>> Begin TEXT EXCERPT

Post by HueyLD » Mon Apr 02, 2018 8:49 am

mlg74 wrote:
Mon Apr 02, 2018 7:47 am
I have a sole prop home business. Currently, I am deducting electricity as a percentage of the home office deduction. However, part of my business requires high energy-using hardware leading to a high electricity bill. I only use 25% of my home so I can only deduct this much for electricity; however 75% of my electricity is from my business. Is there a way to better reflect this in my business expenses. Can I forego deducting the electricity on my home deduction but rather as a business expense?
The IRS has guidelines for your situation. See form 8829 instructions.
Exception. If the business percentage of an indirect expense is different from the percentage on line 7, enter only the business part of the expense on the appropriate line in column (a), and leave that line in column (b) blank. For example, your electric bill is $800 for lighting, cooking, laundry, and television. If you reasonably estimate $300 of your electric bill is for lighting and you use 10% of your home for business, enter $30 on line 20 in column (a). Do not make an entry on line 20 in column (b) for any part of your electric bill.
Keep in mind that many things use electricity as stated in the form instructions. So, if you are convinced that your home business uses 75% of the electricity, you need to go thru the exercise and support your claim.

If you can document the 75%, you should use it. As long as the deduction is legit, you should not be afraid of claiming what’s rightfully yours.

>> End TEXT EXCERPT

**ACTIONS TO TAKE:**
A - Answer these questions using the forum post on deducting home electricity:
(i) What percentage of the home does mlg74 use for the business?
(ii) The instructions for which IRS form does HueyLD point to?
(iii) In the example from those instructions, what amount is entered on line 20 in column (a)?
B - The forum post on deducting home electricity gives an example of an electric bill. List every use of electricity named in that example bill.

>> Begin STORED DATA

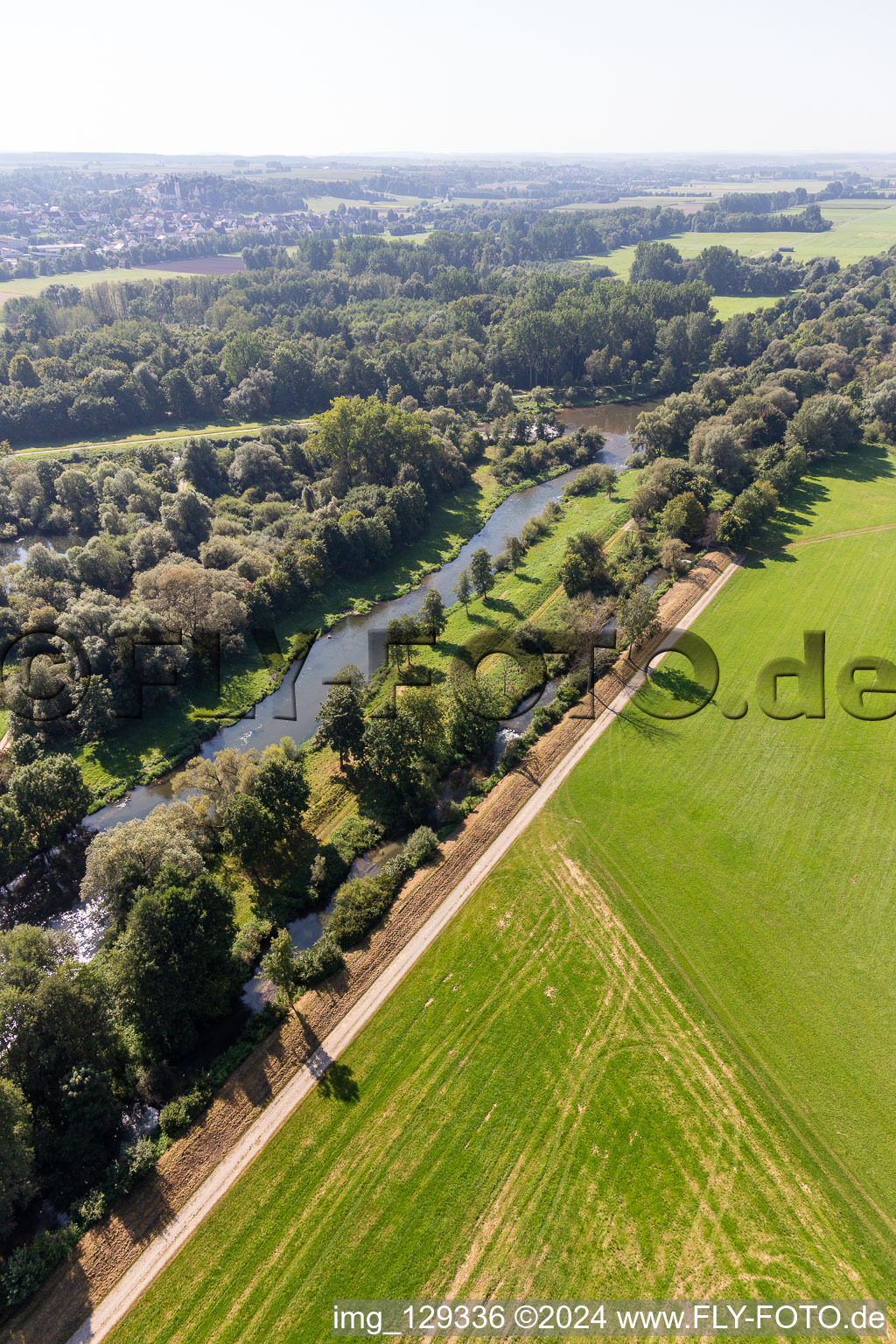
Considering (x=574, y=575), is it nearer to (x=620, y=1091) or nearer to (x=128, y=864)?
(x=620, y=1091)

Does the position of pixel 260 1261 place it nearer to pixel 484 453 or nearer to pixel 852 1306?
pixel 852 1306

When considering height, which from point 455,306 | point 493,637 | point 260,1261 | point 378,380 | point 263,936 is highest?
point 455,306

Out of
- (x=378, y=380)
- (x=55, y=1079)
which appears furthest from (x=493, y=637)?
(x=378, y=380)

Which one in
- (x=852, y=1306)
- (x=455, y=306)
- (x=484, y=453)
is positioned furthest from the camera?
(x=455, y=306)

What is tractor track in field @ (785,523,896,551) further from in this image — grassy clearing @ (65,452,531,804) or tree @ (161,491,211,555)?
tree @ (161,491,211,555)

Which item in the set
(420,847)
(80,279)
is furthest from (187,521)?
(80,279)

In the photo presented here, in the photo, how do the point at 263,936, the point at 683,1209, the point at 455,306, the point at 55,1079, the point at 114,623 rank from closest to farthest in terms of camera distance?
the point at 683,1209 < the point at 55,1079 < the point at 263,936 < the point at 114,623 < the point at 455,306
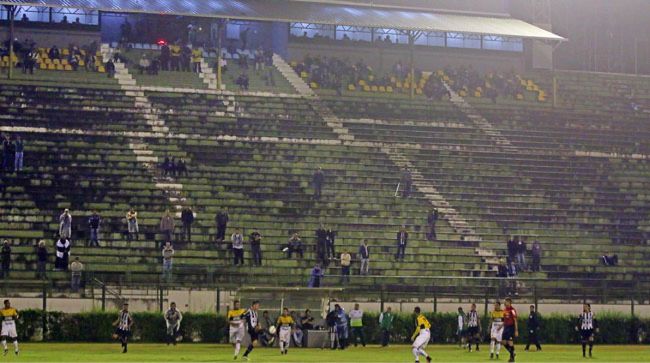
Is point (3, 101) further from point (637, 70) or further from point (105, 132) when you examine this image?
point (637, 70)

>> End STORED DATA

**COMPLETE ANSWERS:**
A -
(i) 25%
(ii) Form 8829
(iii) $30

B - Lighting, cooking, laundry, television